# Tasks
- One simple feature representation (color histogram)
- One more advanced feature extractor based on SIFT
- https://en.wikipedia.org/wiki/Scale-invariant_feature_transform
    - and subseqent visual bag of words
    - https://kushalvyas.github.io/BOV.html


- try a few algorithms
- especially MLPs
- try different parameter settings
- -> this is the baseline


- then try a deep convolutional neural network
    - Tensorflow
    
    
- detailed comparison and analysis
    - confusion matrix
    - other patterns
- log everything

## TODO
- relative path needed for standalone
- MLP tuning
- find example for CNN (check how many input nodes we need, number of layers)
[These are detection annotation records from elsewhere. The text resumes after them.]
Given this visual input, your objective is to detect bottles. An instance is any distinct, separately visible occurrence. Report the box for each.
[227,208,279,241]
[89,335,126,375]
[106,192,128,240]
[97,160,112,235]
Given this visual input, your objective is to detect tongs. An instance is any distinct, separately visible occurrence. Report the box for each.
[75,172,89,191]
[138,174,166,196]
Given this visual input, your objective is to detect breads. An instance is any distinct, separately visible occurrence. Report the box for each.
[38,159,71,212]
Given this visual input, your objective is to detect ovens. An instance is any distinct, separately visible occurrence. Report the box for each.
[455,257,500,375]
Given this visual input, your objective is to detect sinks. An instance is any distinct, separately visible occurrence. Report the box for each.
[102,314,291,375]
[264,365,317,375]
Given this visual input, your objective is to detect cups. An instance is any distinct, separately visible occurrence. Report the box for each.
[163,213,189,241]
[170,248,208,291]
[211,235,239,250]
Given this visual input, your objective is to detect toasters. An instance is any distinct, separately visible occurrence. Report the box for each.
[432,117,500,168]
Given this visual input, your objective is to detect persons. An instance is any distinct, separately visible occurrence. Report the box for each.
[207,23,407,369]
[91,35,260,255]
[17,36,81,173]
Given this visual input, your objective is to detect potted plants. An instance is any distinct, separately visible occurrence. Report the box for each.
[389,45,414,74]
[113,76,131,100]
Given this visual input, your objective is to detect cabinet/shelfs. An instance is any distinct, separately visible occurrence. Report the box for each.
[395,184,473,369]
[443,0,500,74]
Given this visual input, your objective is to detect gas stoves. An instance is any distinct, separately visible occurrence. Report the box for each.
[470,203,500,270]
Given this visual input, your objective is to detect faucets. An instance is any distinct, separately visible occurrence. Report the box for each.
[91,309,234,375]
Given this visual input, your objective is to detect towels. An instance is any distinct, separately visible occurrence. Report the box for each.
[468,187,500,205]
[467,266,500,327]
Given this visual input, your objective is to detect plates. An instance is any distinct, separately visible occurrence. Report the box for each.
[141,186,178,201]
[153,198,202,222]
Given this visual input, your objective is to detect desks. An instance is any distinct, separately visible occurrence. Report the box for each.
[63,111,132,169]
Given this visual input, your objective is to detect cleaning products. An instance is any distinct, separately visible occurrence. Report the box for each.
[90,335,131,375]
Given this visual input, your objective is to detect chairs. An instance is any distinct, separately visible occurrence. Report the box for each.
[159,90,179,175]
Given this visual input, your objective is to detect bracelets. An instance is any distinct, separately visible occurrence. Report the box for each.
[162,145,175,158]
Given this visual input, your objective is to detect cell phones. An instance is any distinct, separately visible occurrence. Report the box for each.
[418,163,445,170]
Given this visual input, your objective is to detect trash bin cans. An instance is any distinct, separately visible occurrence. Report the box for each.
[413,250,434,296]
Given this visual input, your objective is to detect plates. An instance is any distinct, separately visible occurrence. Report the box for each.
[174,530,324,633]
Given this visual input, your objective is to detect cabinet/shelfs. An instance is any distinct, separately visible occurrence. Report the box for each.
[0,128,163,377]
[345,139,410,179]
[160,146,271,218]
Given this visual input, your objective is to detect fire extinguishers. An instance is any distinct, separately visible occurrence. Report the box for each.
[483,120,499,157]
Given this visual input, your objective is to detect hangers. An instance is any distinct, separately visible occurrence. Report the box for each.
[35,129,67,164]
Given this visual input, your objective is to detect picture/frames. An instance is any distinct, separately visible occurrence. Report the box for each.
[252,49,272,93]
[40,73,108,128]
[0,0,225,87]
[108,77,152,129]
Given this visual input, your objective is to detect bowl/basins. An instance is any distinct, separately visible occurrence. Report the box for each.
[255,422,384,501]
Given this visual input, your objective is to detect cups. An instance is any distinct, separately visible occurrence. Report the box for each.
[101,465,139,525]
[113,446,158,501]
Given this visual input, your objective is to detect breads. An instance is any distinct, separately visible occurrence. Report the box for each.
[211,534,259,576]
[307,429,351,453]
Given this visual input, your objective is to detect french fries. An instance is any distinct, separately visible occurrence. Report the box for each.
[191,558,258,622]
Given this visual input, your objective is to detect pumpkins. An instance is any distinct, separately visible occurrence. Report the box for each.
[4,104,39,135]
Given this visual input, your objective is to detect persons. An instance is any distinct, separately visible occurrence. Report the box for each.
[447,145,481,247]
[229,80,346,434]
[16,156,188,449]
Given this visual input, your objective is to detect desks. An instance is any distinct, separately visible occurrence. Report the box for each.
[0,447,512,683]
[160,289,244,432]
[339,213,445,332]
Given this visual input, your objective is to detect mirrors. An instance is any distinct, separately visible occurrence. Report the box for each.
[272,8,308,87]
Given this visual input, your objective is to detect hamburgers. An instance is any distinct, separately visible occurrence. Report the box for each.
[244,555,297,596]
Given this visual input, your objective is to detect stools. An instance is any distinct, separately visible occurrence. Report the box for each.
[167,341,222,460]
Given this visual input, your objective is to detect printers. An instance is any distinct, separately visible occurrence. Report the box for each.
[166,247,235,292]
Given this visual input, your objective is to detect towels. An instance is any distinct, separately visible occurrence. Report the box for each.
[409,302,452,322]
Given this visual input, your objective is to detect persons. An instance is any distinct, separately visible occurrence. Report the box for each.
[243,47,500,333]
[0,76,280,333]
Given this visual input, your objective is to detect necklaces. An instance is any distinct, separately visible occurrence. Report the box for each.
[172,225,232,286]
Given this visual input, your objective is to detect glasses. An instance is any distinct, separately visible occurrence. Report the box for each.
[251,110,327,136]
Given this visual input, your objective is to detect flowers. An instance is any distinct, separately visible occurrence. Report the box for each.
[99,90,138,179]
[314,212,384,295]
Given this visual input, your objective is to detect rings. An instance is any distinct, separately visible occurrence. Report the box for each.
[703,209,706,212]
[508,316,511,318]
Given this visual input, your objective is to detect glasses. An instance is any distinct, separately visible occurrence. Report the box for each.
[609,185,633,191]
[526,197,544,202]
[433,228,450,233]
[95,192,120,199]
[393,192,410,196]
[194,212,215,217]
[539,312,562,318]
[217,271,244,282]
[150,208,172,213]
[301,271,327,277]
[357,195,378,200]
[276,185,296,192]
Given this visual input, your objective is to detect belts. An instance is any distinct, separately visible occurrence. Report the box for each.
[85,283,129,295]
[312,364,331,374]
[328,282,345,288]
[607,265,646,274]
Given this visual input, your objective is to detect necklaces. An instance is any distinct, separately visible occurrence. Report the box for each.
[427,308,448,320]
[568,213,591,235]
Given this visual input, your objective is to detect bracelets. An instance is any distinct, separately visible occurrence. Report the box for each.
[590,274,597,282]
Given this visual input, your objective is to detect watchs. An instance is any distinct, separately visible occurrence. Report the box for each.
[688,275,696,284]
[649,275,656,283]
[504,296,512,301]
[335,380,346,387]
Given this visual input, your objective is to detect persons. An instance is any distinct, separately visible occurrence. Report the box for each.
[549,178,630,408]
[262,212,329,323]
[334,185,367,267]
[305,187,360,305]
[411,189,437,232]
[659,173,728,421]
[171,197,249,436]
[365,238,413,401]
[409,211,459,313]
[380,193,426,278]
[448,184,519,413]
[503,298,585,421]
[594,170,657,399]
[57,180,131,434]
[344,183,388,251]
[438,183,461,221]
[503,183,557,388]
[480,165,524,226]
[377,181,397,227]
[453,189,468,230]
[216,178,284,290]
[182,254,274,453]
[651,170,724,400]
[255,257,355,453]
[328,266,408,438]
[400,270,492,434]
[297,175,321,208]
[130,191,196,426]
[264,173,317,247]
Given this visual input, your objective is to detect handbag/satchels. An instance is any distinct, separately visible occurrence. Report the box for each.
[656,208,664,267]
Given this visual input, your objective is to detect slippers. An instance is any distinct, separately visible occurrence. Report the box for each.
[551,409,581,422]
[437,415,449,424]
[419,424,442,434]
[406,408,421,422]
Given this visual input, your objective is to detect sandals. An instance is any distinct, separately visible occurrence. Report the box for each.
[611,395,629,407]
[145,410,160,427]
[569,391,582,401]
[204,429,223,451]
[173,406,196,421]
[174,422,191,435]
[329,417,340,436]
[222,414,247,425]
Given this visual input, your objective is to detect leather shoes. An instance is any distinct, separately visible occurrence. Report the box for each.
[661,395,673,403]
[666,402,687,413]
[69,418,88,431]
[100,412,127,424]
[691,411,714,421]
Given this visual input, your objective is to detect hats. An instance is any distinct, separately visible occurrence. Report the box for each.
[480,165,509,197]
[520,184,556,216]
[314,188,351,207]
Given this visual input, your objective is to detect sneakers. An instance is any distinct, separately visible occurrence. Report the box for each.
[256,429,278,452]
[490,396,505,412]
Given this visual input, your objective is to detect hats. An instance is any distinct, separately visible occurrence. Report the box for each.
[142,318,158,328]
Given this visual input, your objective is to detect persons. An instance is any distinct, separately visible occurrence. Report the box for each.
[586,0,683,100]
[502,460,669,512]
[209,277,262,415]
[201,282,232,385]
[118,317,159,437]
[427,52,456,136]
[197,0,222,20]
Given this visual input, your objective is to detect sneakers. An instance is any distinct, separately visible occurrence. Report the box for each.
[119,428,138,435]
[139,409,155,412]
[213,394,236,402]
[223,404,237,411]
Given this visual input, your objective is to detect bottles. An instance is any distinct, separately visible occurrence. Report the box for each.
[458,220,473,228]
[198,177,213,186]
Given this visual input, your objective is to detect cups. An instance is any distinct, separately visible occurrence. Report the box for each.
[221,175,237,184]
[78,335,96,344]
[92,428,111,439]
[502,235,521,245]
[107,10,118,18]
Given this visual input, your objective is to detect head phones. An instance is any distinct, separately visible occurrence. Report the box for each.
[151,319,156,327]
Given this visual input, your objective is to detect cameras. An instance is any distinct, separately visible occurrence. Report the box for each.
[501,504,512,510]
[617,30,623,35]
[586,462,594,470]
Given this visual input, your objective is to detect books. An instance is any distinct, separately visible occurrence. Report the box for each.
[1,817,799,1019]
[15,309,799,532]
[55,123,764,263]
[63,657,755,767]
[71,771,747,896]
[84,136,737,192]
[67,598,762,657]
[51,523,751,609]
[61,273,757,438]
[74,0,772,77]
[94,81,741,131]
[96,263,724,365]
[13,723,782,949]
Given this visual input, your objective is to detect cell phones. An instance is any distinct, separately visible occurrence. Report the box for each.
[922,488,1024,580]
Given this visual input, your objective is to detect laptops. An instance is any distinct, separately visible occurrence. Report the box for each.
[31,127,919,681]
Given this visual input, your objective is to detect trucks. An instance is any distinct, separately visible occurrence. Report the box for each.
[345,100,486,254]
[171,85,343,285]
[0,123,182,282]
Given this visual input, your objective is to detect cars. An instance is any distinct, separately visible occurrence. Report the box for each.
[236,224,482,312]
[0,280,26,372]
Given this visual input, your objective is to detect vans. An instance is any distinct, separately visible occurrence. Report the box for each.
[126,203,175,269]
    -> understand and create CNN
    -> improve KNN and MLP

In [None]:
import glob, os
import datetime

import numpy as np
import pandas as pd
# set pandas to show more columns
pd.set_option('display.max_columns', 50)
pd.set_option('display.width', 800)

from sklearn import metrics
from sklearn import model_selection
from sklearn import preprocessing
from sklearn.cluster import MiniBatchKMeans
from sklearn import neighbors
from sklearn.neural_network import MLPClassifier

#from matplotlib import pyplot as plt
#%matplotlib inline

import cv2
from PIL import Image

In [None]:
# cross validation
def run_cv(classifier, train_data, train_target, num_cv = 10):
    scores_acc = model_selection.cross_val_score(classifier, train_data, train_target, cv = num_cv)
    scores_f1 = model_selection.cross_val_score(classifier, train_data, train_target, cv = num_cv, scoring = 'f1_macro', n_jobs = -1)
    print(f"Accuracy: {scores_acc.mean():.3f} (+/- {scores_acc.std():.3f}), F1: {scores_f1.mean():.3f} (+/- {scores_f1.std():.3f})")

# Print confusion matrix
def conf_matrix(true, pred, classes):
    display(pd.DataFrame(metrics.confusion_matrix(true, pred), index=classes, columns=classes))
    
# Print result comparison
def comp_labels(true, pred, num=None):
    if (num == None): num = len(true)
    display(pd.DataFrame([pd.Series(true[:num]), pd.Series(pred[:num])], index=['true', 'pred']).T)

In [None]:
# use for packaged python file?
#os.path.dirname(os.path.abspath(__file__))

In [None]:
# import fruit dataset
def get_fruit_labels():
    """Get folder + file names from fruits dataset. Must be called when os.getcwd is the project folder."""
    print(f"Getting fruit labels - {datetime.datetime.now()}")
    file_names = glob.glob('FIDS30/*/*.jpg')
    print(f"Found {len(file_names)} files\n")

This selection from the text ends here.